[Scraped caption text data]
* * *

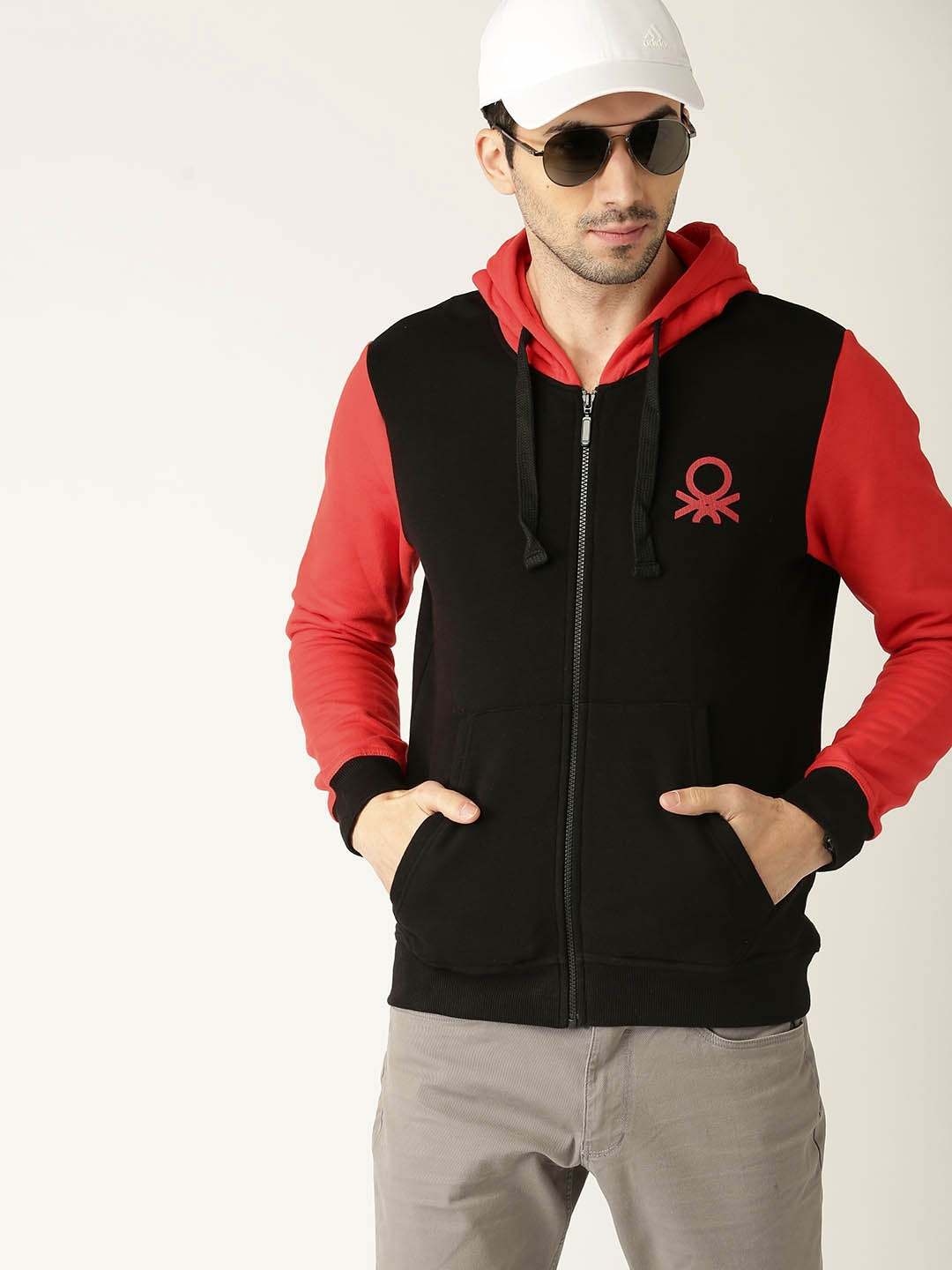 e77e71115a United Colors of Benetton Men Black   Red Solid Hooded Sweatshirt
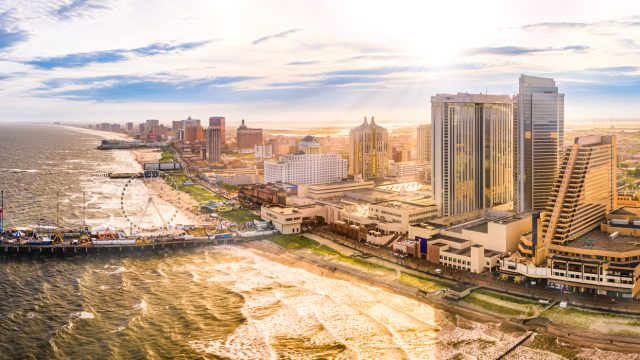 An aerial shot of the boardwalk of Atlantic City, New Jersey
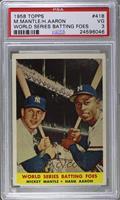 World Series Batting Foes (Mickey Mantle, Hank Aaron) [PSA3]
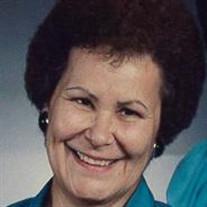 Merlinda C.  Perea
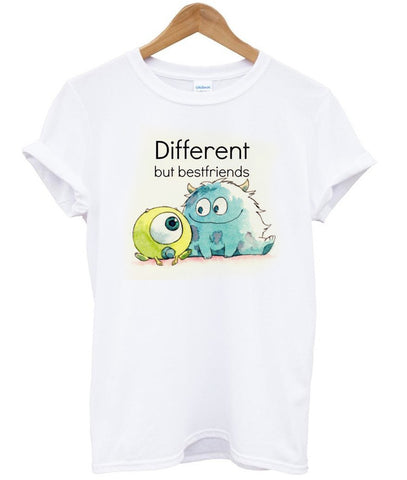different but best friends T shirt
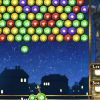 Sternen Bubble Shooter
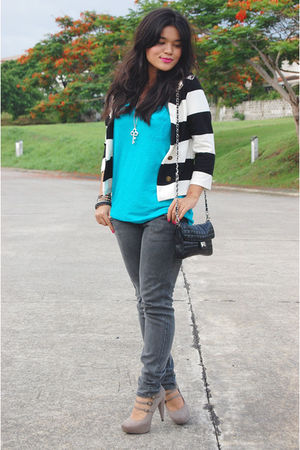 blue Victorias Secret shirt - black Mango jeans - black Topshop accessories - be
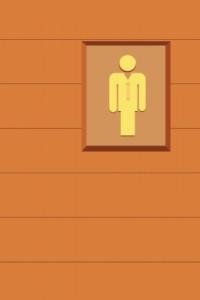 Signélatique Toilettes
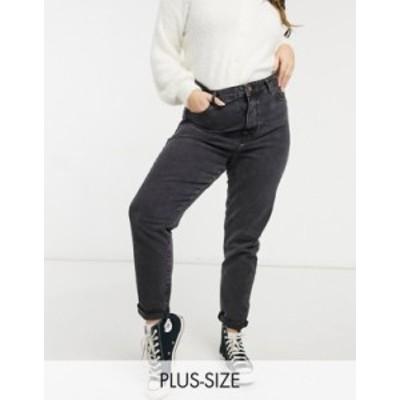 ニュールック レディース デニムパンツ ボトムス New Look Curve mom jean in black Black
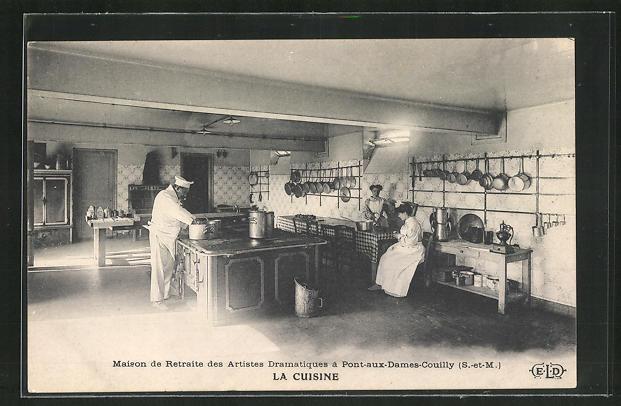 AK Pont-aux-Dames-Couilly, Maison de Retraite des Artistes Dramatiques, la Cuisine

* * *

WHAT NEEDS TO BE DONE:
Locate the line containing "World Series Batting" in the records above, then output it and every line after it through the last, excluding pictures.

THE ANSWER:
 World Series Batting Foes (Mickey Mantle, Hank Aaron) [PSA3]
 Merlinda C.  Perea
different but best friends T shirt
 Sternen Bubble Shooter
 blue Victorias Secret shirt - black Mango jeans - black Topshop accessories - be
 Signélatique Toilettes
 ニュールック レディース デニムパンツ ボトムス New Look Curve mom jean in black Black
 AK Pont-aux-Dames-Couilly, Maison de Retraite des Artistes Dramatiques, la Cuisine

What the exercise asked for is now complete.